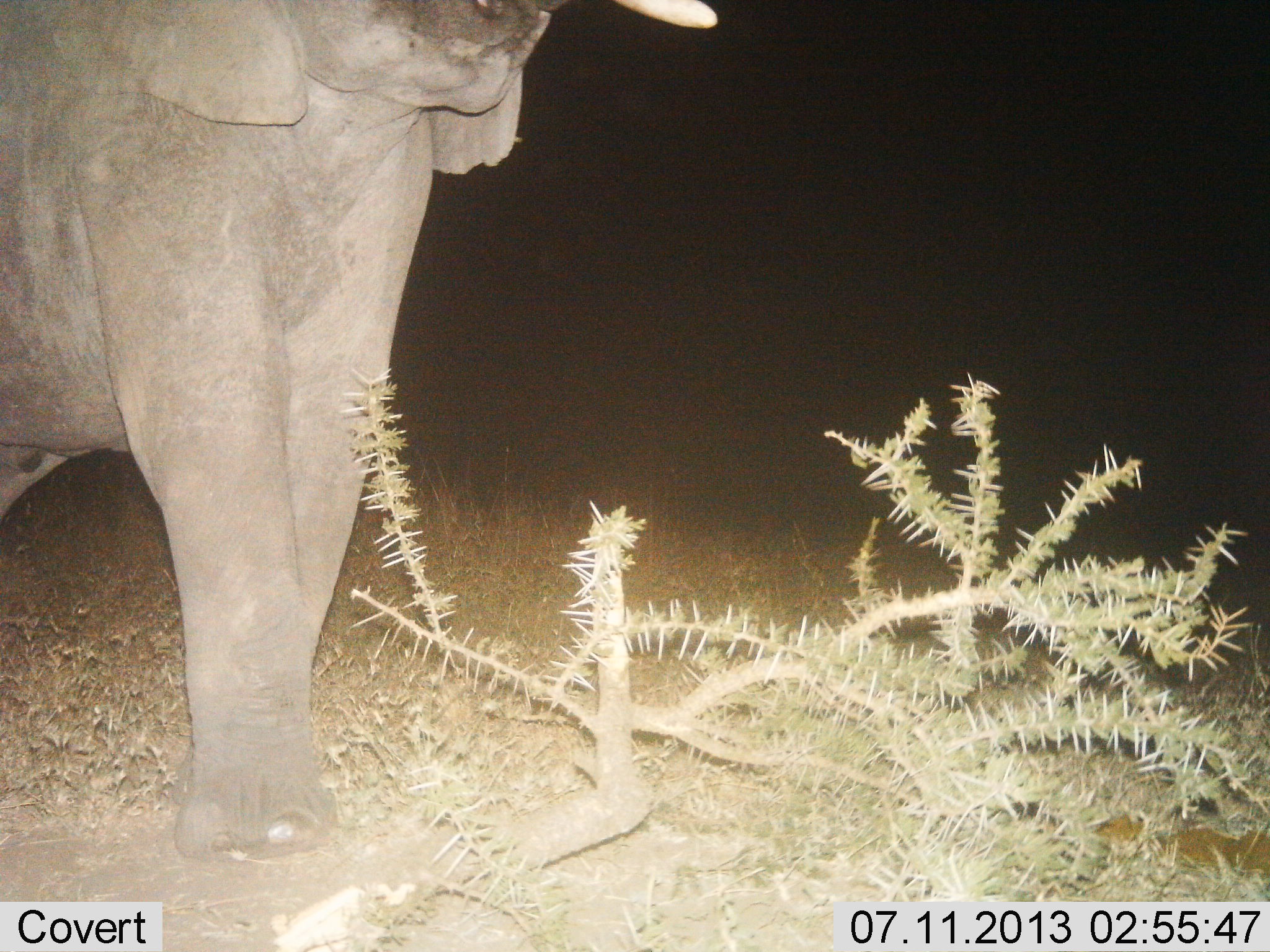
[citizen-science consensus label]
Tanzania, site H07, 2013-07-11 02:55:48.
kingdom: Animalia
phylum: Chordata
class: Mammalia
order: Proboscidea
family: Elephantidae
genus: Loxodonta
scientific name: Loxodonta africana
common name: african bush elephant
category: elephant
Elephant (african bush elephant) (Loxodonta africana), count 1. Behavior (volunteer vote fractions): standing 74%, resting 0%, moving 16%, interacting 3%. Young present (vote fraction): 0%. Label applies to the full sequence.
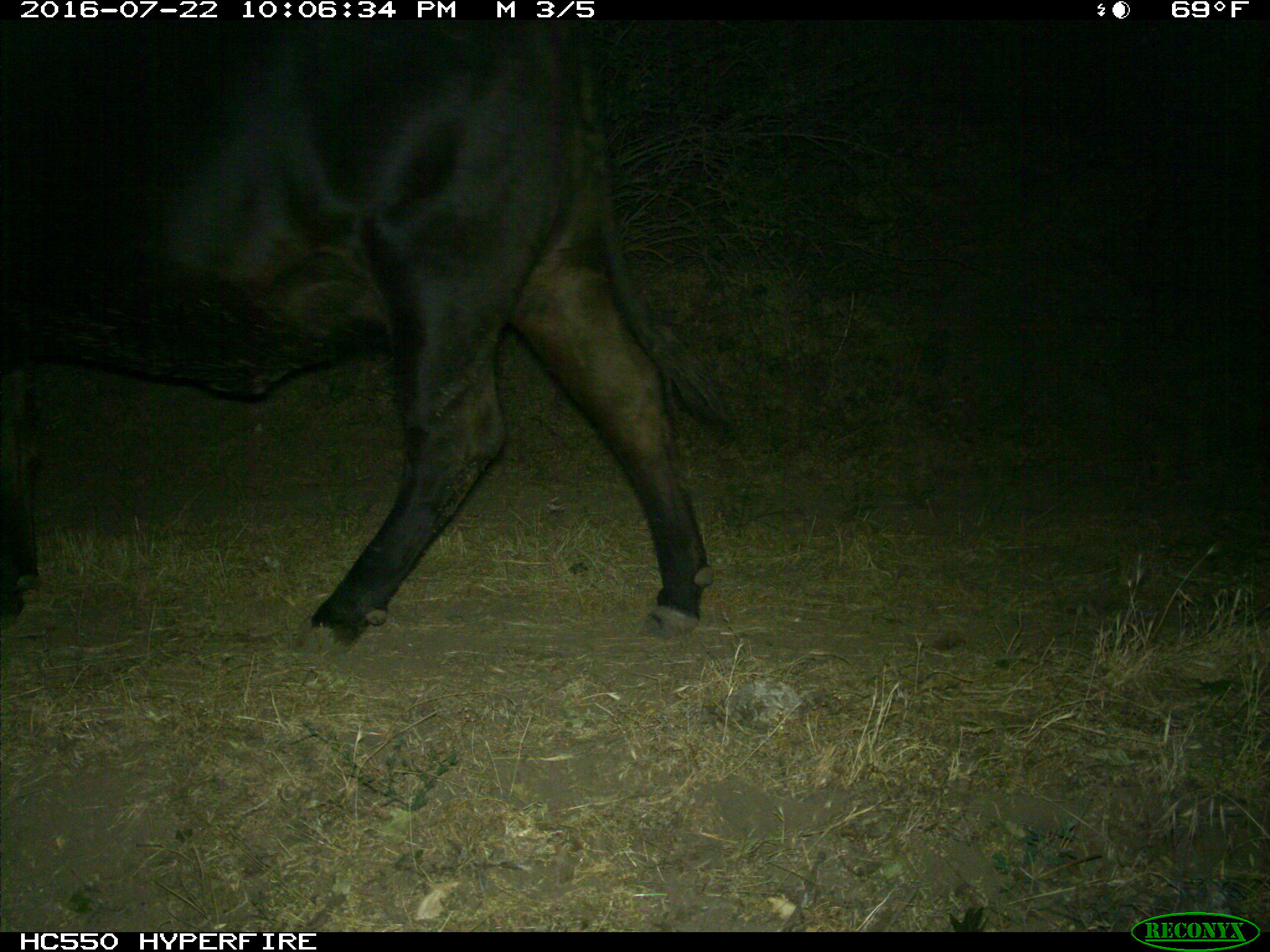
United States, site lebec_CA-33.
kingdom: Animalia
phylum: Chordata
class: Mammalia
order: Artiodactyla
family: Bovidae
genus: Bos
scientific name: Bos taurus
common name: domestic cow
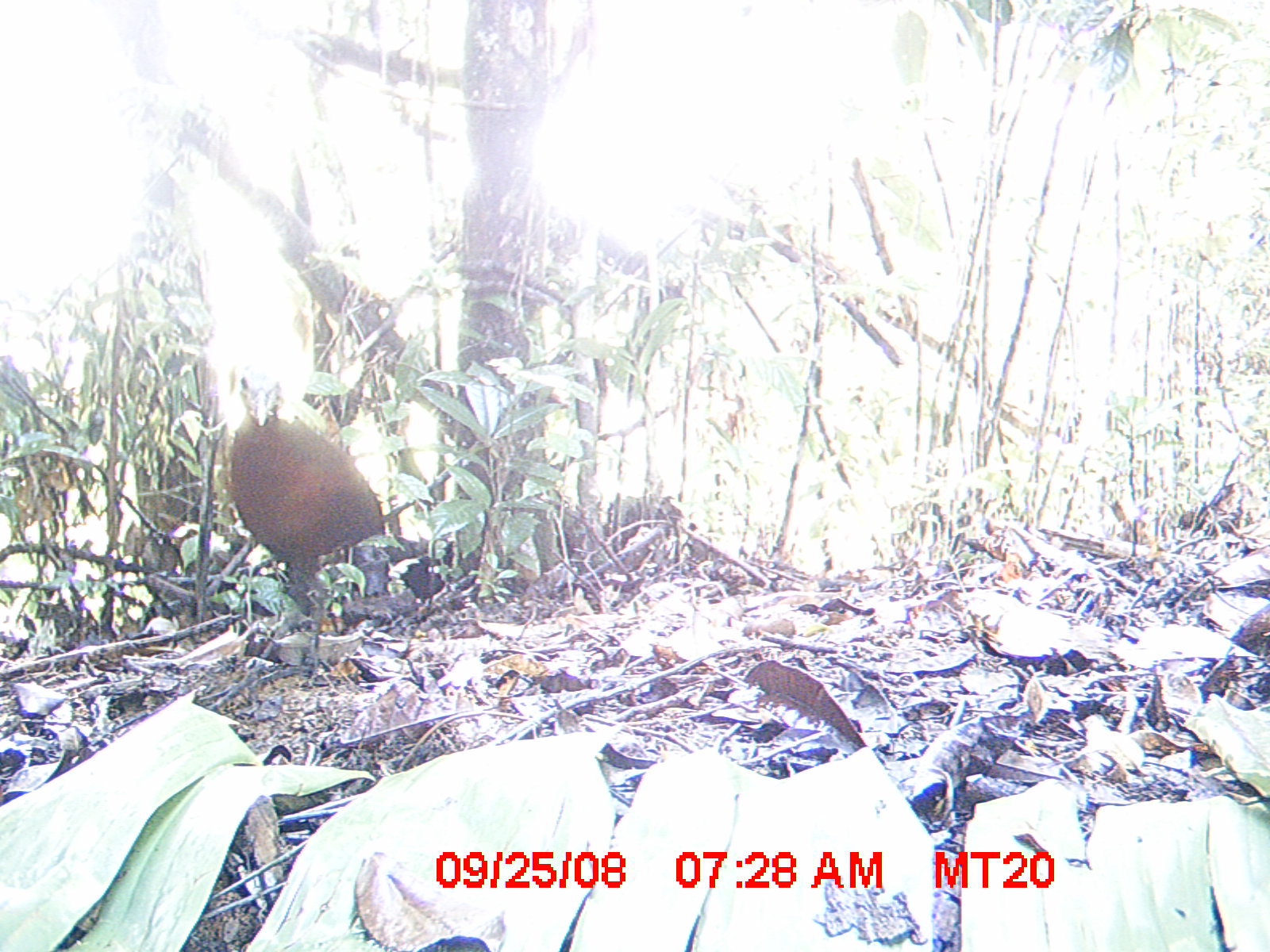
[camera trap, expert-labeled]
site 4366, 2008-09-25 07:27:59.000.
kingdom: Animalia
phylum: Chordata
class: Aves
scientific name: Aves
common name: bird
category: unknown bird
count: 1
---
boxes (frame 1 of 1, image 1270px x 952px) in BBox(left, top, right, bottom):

-- Exercise brief --
Skip all pictures. Then give again, exactly, each line from the line holding "order: Artiodactyla" through the last line of the listing above, both ends included.

-- Exercise answer --
order: Artiodactyla
family: Bovidae
genus: Bos
scientific name: Bos taurus
common name: domestic cow
[camera trap, expert-labeled]
site 4366, 2008-09-25 07:27:59.000.
kingdom: Animalia
phylum: Chordata
class: Aves
scientific name: Aves
common name: bird
category: unknown bird
count: 1
---
boxes (frame 1 of 1, image 1270px x 952px) in BBox(left, top, right, bottom):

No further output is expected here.